The strong correlation between maximum temperature and trypanosome prevalence reported in this study confirms the relationship between environmental temperature and trypanosome development (Walshe et al. 2009 ). Environmental temperature regulates the switching of the trypanosomes from the bloodstream form that has entered the fly and their multiplication in the tsetse fly midgut (procyclic form) before proceeding to salivary glands ready to infect a host (Akoda et al. 2009 ). It appears from in vitro experiments that the process of differentiation of trypanosomes from the blood stream form to the procyclic form initiates and continues the multiplication when the temperature is between 37° to 27° C / 26° C (Brown et al. 1973 , Bienen et al. 1980 , Milne et al. 1998 , Li et al. 2003 ). Other laboratory experiments concluded that 25° to 28° C was the optimum temperature for growth of trypanosomes but slow growth occurs up to 37° C (Cross and Manning 1973 ). Generally, high temperatures shorten the duration of trypanosome development cycles within the tsetse fly (Moore et al. 2011 ). We reported infections between 26° C to 36° C with the highest infection rates at around 31° C. There could be two reasons for this observation; first, there is the rapid differentiation and proliferation of trypanosome species at temperatures between 26° C and 37° C as suggested by laboratory studies; second, nutritional stress could affect these patterns where high temperatures induced quick digestion of blood meals in the tsetse fly leading to more frequent feeding events, and hence increased risk of infection. Other exo‐endogenous factors might also play an important role, such as quality of blood source, type of tsetse fly midgut enzymes, and quality of parasite surface coat, though they were beyond the scope of this study (Kubi 2006, Akoda et al. 2009 , Geiger et al. 2015 ).

Peaks in trypanosome prevalence lagged behind tsetse fly abundance peaks and confirmed previous findings by others (Rogers 1988 ). This observation may be partly because tsetse flies catch infections from hosts, and we suspect the flies to be susceptible to low immunity during low fly abundance and vice versa, but we did not have data to test this. Since tsetse fly infection rates depend on prevalence of trypanosomes in the vertebrate host populations, the observed general inverse relationship between tsetse fly relative abundance and trypanosomes prevalence implies that there is a risk of trypanosomiasis infection by vertebrate hosts regardless of tsetse fly abundance. Nonetheless, very low vector abundance lowers the prevalence as shown in January, indicating that a threshold of tsetse fly abundance is important for trypanosome infections to occur.

In summary, this study highlights seasonal patterns of tsetse fly burden and trypanosome prevalence. This information can inform stakeholders about the months of the highest risk of trypanosomiasis infection in the Maasai Steppe, where this information is limited or unavailable. Also, the established temporal patterns of vector and parasites together with climate relationships can provide fundamental information needed when developing predictive models of the temporal dynamics of the relative abundance of individual tsetse fly species and their infection rates. Nonetheless, it is important to recognize the possible role of other factors associated with changes in climate and how they may affect trypanosomiasis dynamics. Furthermore, the experimental thermal tolerance of G. swynnertoni and G. m. morsitans under field conditions is recommended in order to explain the variation of temperature effects to this species reported in this study.

--------------------

### TASK DESCRIPTION
Extract the part of the tsetse fly passage from "Peaks in trypanosome" to "infections to occur.", keeping every word unchanged. The lines after this point come from a different source than the tsetse fly passage.

### RECORDS SUPPLIED
--------------------

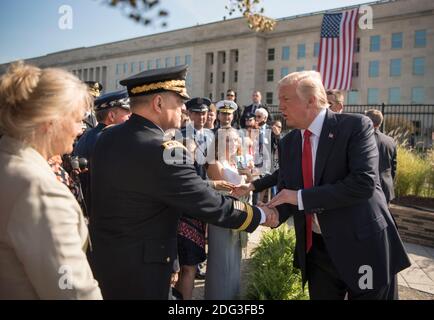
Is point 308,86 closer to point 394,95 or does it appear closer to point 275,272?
point 275,272

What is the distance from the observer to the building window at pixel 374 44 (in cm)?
4594

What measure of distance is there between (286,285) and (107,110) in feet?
8.45

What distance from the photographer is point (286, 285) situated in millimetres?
4211

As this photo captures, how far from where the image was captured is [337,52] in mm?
26312

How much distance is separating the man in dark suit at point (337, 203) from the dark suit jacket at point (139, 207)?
0.79 m

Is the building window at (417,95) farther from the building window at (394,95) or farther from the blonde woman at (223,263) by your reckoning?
the blonde woman at (223,263)

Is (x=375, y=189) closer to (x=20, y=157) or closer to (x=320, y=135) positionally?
(x=320, y=135)

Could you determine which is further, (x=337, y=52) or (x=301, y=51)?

--------------------

### RESULT OF THIS EXERCISE
Peaks in trypanosome prevalence lagged behind tsetse fly abundance peaks and confirmed previous findings by others (Rogers 1988 ). This observation may be partly because tsetse flies catch infections from hosts, and we suspect the flies to be susceptible to low immunity during low fly abundance and vice versa, but we did not have data to test this. Since tsetse fly infection rates depend on prevalence of trypanosomes in the vertebrate host populations, the observed general inverse relationship between tsetse fly relative abundance and trypanosomes prevalence implies that there is a risk of trypanosomiasis infection by vertebrate hosts regardless of tsetse fly abundance. Nonetheless, very low vector abundance lowers the prevalence as shown in January, indicating that a threshold of tsetse fly abundance is important for trypanosome infections to occur.